:: What the exercise asks ::
Your copy should contain exactly the lines from the one that holds "Among the alternatives" through the end of the material, reproduced as written, with no pictures.
+++
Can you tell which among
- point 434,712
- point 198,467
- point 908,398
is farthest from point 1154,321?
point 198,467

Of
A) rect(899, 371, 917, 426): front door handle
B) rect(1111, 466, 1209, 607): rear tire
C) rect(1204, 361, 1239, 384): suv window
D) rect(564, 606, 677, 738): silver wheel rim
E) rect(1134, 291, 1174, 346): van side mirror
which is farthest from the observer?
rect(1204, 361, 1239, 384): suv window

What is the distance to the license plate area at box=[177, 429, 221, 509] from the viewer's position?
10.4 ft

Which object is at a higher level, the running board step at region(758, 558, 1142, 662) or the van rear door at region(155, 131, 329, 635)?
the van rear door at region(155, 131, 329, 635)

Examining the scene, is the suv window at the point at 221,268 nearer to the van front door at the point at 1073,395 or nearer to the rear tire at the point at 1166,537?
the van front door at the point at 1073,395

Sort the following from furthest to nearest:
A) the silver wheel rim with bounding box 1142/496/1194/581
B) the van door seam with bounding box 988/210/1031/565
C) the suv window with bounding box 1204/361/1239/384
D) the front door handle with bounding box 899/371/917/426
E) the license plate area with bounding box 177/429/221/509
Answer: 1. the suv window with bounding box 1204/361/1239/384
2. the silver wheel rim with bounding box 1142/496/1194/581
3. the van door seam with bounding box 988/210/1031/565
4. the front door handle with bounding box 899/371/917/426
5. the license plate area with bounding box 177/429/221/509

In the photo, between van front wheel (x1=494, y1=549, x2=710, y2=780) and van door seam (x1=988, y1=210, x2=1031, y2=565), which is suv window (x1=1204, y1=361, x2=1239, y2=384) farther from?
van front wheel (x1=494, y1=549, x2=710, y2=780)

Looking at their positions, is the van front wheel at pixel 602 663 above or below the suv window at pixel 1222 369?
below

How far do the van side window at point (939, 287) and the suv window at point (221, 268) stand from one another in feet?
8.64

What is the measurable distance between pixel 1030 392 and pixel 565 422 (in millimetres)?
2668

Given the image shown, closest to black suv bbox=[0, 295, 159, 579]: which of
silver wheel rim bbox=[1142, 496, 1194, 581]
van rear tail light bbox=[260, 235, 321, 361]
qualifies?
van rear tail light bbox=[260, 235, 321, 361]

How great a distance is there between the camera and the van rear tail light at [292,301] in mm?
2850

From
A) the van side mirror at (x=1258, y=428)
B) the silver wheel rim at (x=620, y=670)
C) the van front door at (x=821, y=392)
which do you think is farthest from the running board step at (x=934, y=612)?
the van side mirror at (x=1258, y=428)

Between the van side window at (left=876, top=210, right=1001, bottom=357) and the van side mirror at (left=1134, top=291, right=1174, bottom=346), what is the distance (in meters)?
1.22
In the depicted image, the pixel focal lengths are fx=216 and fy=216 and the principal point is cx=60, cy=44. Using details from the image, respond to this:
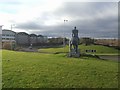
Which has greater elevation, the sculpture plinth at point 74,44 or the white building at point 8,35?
the white building at point 8,35

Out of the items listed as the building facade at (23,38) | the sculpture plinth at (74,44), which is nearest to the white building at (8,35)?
the building facade at (23,38)

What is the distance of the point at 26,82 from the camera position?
9.49m

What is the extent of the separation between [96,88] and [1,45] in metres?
40.2

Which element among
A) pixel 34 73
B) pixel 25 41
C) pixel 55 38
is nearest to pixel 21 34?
pixel 25 41

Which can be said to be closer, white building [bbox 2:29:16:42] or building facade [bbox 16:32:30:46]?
white building [bbox 2:29:16:42]

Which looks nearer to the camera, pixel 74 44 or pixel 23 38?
pixel 74 44

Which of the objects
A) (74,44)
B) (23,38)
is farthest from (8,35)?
(74,44)

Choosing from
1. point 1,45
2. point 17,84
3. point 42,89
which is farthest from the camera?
point 1,45

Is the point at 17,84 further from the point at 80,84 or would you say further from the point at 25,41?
the point at 25,41

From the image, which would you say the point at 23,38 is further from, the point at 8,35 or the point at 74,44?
the point at 74,44

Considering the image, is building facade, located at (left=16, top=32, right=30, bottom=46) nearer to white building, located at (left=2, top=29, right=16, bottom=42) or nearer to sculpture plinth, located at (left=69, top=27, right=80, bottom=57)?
white building, located at (left=2, top=29, right=16, bottom=42)

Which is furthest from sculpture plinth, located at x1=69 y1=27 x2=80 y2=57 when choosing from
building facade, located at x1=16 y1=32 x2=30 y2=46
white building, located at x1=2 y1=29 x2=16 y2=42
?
building facade, located at x1=16 y1=32 x2=30 y2=46

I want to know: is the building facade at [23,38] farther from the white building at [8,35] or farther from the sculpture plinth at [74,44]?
the sculpture plinth at [74,44]

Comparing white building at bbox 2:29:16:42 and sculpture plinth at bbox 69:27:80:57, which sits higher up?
white building at bbox 2:29:16:42
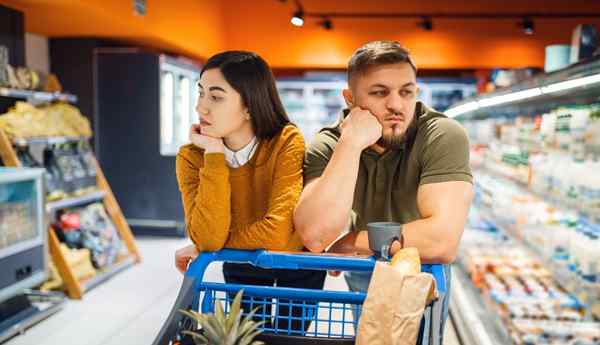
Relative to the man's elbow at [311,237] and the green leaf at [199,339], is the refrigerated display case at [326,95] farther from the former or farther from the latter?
the green leaf at [199,339]

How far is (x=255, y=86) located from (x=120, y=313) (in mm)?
3187

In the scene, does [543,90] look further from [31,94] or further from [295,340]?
[31,94]

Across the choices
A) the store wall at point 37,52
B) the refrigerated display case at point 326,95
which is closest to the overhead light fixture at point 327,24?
the refrigerated display case at point 326,95

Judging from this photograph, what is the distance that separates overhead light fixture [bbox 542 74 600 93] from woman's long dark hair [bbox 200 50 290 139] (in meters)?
1.36

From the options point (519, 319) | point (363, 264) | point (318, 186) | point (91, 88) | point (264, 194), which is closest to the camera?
point (363, 264)

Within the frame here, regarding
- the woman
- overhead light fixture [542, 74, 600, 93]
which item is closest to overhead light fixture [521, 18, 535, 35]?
overhead light fixture [542, 74, 600, 93]

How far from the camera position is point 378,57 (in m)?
1.55

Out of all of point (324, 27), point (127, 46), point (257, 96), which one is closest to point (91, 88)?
point (127, 46)

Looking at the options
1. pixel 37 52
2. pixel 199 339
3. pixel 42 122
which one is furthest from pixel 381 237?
pixel 37 52

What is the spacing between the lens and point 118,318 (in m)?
4.11

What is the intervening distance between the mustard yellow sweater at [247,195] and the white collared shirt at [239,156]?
1 centimetres

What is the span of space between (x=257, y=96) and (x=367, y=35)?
894 cm

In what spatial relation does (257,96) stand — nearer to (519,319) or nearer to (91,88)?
(519,319)

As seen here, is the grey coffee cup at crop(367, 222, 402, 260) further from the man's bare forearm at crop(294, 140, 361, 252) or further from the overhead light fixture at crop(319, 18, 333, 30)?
the overhead light fixture at crop(319, 18, 333, 30)
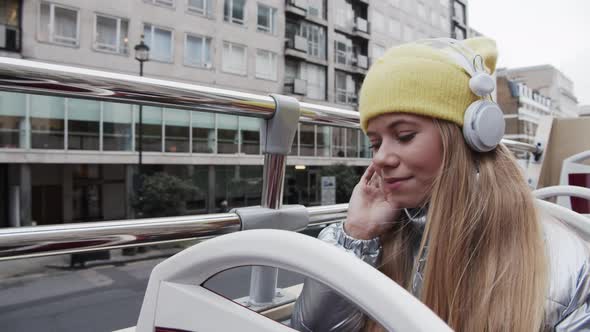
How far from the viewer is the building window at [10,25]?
973cm

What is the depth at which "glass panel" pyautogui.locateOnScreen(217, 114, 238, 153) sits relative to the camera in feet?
44.9

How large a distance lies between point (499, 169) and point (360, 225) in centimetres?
21

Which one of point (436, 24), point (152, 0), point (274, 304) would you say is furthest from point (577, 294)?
point (436, 24)

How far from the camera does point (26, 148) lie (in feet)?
36.2

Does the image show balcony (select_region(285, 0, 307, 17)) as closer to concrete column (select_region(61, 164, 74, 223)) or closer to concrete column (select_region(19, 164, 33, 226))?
concrete column (select_region(61, 164, 74, 223))

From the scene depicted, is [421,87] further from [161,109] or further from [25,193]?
[25,193]

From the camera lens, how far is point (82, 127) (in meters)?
11.6

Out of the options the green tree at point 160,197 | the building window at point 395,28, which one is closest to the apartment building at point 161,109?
the green tree at point 160,197

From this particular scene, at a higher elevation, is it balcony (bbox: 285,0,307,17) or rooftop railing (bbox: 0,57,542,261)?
balcony (bbox: 285,0,307,17)

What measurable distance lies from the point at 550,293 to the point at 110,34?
13.5 m

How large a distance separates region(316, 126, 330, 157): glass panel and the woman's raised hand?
14624mm

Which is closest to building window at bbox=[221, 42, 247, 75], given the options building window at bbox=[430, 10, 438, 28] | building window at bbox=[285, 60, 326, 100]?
building window at bbox=[285, 60, 326, 100]

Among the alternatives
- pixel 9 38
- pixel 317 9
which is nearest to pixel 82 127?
pixel 9 38

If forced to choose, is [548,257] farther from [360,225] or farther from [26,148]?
[26,148]
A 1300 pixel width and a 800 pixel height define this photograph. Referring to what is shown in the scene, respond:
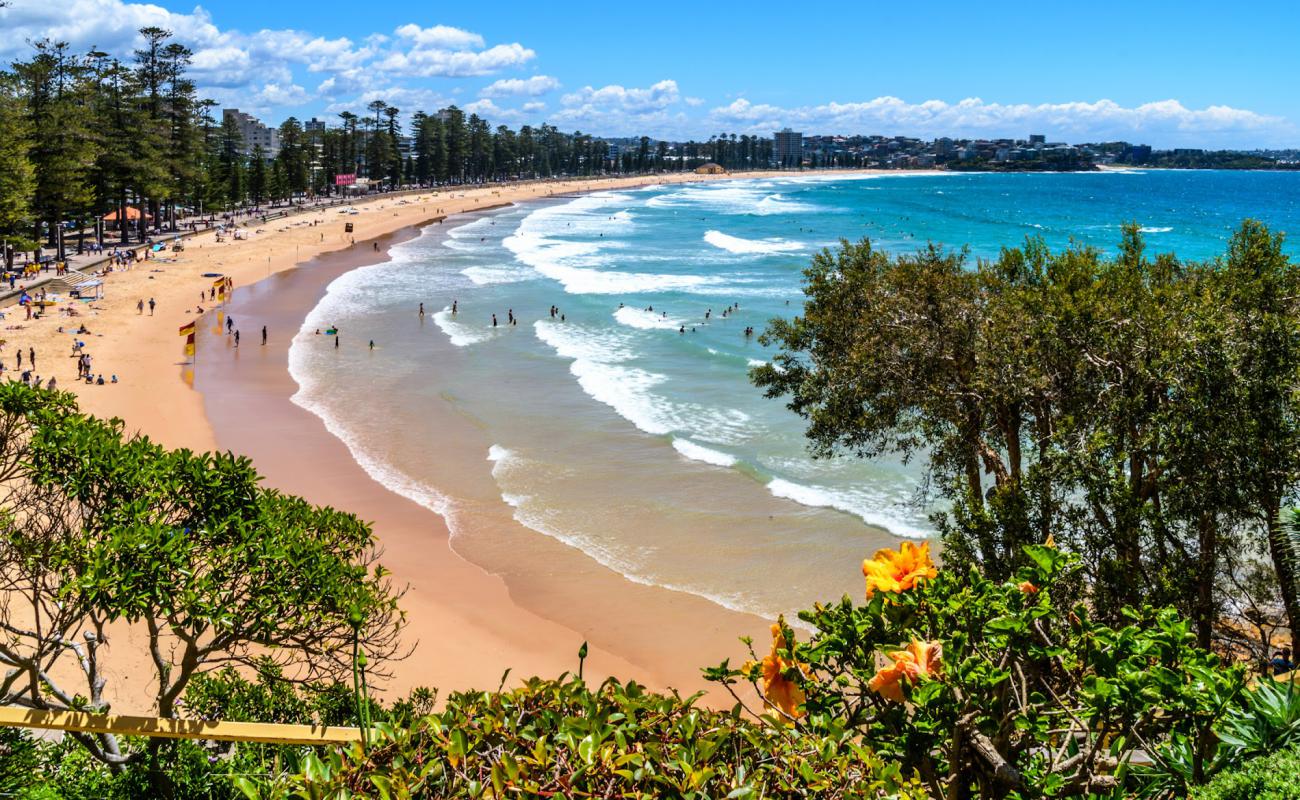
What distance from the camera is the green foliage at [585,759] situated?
2918mm

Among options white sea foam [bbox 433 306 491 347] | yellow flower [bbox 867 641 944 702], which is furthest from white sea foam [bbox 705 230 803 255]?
yellow flower [bbox 867 641 944 702]

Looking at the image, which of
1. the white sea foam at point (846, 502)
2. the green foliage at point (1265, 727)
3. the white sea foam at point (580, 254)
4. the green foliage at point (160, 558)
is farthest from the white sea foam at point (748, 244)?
the green foliage at point (1265, 727)

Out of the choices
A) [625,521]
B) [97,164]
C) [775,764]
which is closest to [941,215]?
[97,164]

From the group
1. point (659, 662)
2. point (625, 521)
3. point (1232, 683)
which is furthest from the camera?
point (625, 521)

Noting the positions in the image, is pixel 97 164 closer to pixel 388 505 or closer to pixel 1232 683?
pixel 388 505

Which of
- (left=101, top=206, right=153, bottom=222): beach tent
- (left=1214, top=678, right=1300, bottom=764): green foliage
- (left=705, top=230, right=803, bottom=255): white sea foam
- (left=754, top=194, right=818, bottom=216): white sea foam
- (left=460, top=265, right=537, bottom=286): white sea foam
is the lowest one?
(left=1214, top=678, right=1300, bottom=764): green foliage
+++
:: Written answer ::
Among the alternatives
- pixel 9 38
- pixel 317 9
which is nearest to pixel 82 127?
pixel 9 38

If forced to choose, is [548,257] farther from [360,225] or farther from [26,148]?
[26,148]
A 1300 pixel width and a 800 pixel height define this photograph. Referring to what is shown in the scene, respond:
What distance from the camera is the green foliage at [585,759] situated?
2918mm

Among options white sea foam [bbox 433 306 491 347] | yellow flower [bbox 867 641 944 702], which is furthest from white sea foam [bbox 705 230 803 255]?
yellow flower [bbox 867 641 944 702]

Looking at the image, which of
1. the white sea foam at point (846, 502)
2. the green foliage at point (1265, 727)
3. the white sea foam at point (580, 254)
4. the green foliage at point (160, 558)
is farthest from the white sea foam at point (748, 244)?
the green foliage at point (1265, 727)

Out of the choices
A) [625,521]
B) [97,164]
C) [775,764]
which is closest to [941,215]?
[97,164]

From the group
1. point (659, 662)
2. point (625, 521)
3. point (1232, 683)
which is furthest from the camera?
point (625, 521)

Noting the positions in the image, is pixel 97 164 closer to pixel 388 505 or closer to pixel 1232 683?
pixel 388 505

Which of
- (left=101, top=206, right=153, bottom=222): beach tent
- (left=1214, top=678, right=1300, bottom=764): green foliage
- (left=705, top=230, right=803, bottom=255): white sea foam
- (left=754, top=194, right=818, bottom=216): white sea foam
- (left=460, top=265, right=537, bottom=286): white sea foam
is the lowest one?
(left=1214, top=678, right=1300, bottom=764): green foliage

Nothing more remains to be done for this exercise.